Да потому, что Михалков уважает условности и ни разу не переступает через границы, которые сам для себя очертил. Он снимает в первом случае блокбастер, во втором — оперу (если не оперетту), не гонится за жизнеподобием (при всем внешнем правдоподобии) и все время подчеркивает, что рассказывает сказки. Он тоже работает с лейтмотивами и временами чересчур педалирует их (молния, грузовик, аэростат в «Утомленных»; бублик, музыкальная машина, бритые полголовы в «Цирюльнике»). Рифмы торчат, натяжки видны. Все подчеркнуто, педалировано, условность правит бал. И невзирая на неизбежные несоответствия, на эпизоды, в которых слезу из зрителя прямо-таки выколачивают сапогами, кино работает. Выходишь из зала (может, опять-таки я один такой урод) с влажными глазами, блаженной улыбкой и сознанием того, что жизнь возможна. То есть обработана. То есть побеждена художником или, точнее, организована им.

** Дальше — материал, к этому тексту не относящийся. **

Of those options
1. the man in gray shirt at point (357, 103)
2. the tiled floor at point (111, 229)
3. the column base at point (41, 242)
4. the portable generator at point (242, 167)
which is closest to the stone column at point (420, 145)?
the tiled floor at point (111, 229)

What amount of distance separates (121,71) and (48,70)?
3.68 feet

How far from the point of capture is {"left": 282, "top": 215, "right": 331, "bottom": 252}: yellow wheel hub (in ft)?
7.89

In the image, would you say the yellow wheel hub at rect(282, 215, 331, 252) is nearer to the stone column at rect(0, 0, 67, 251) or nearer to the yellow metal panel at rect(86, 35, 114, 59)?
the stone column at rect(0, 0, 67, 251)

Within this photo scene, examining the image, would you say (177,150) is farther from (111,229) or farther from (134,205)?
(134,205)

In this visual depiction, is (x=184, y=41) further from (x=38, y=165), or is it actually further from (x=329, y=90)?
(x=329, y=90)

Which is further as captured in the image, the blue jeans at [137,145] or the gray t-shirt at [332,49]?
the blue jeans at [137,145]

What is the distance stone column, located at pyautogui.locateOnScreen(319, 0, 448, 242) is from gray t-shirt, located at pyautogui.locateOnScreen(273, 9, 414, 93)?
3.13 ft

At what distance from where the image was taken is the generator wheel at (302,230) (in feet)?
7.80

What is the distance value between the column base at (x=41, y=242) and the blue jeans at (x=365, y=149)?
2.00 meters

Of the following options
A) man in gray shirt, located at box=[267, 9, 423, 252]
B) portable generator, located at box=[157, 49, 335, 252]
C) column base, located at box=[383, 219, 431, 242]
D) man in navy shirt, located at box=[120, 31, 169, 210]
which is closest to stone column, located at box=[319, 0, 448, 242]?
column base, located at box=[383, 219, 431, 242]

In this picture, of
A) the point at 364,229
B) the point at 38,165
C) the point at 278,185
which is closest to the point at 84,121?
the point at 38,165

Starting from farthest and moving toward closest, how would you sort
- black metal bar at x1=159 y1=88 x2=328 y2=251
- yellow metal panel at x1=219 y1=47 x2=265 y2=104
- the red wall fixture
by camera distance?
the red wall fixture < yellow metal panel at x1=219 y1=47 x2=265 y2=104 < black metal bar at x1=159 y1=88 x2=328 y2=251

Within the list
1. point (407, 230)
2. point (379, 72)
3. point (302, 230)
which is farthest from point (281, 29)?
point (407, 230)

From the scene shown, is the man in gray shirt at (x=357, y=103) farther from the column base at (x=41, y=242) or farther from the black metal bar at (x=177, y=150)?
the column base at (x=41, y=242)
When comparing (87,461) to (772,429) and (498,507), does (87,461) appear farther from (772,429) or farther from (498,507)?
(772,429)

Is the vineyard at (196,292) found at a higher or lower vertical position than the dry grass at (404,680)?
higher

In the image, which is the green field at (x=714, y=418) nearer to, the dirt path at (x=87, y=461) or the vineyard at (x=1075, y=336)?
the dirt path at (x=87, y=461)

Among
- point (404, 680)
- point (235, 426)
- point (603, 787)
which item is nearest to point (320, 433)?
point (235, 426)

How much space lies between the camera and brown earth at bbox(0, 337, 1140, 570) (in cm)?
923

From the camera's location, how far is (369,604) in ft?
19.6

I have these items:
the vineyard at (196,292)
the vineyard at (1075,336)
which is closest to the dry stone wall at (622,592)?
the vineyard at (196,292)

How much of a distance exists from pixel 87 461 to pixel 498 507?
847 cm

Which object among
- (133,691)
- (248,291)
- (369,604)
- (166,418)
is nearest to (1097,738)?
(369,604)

Мы очень устали в свое время от натужного оптимизма, от маразматического стародевического целомудрия, от идеологической и эстетической цензуры. Того не скажи, этого не покажи. Но впоследствии (и виноват тут вовсе не только идеологический откат) выяснилось, что правда (во всяком случае, художественная) и правдоподобие по-прежнему понятия чуть ли не антагонистические. Профессиональные ваятели знают: чтобы скульптура выглядела пропорциональной, пропорции ее должны быть нарушены. Слегка. Но в том-то и искусство. И вот в конце ХХ века благодаря двум большим художникам (которым спасибо за одно это) выясняется, что сладкая ложь и дешевая, грубая уловка в искусстве продуктивнее достоверности. Да, когда мы говорим по телефону, а одновременно краем уха слышим, как бубнит телевизор и жена в соседней комнате выговаривает ребенку и еще за окном с сосулек капает, возникает сложная звуковая каша, в которой мы с трудом нащупываем сюжетообразующую, фабульную нить. Но перенос всего этого на экран не приближает зрителя к реальности, ибо единственная реальность этой минуты — то главное, о чем мы думаем вопреки телефону, телевизору и капели. И боюсь (предвижу негодование товарищей по цеху), что поиски Германа в «Хрусталеве» — это движение не к новому языку, а к распаду прежнего языка. Но что поделать, нового языка я в этом фильме не вижу. Возможно, это опять-таки дефект моего зрения. «Война и мир» — новый метод, но автор еще соблюдает множество артистических условностей: держит интригу, помнит о каноне семейного романа, многого (самого грязного) не договаривает. «Фальшивый купон» — при всей мощи толстовского гения — уже распад метода, доведение его до абсурда: апофеоз недоверия к человеку и сухой, скучный догматизм вместо прежней высоты взгляда. А поиски нового языка шли в то время на совсем других путях — в экзерсисах Белого, например, или в сухой, чувственной, безысходной прозе Бунина. Оба проигрывали Толстому в силе, но что поделать — оба шли дальше. А Толстой отрицал себя. Это самоотрицание чувствует сам Герман, вот почему «Хрусталев» кажется мне только обещанием, только прощанием с прежней манерой, перед тем как перейти к чистой параболе и условности, к средневековой притче по мотивам Стругацких.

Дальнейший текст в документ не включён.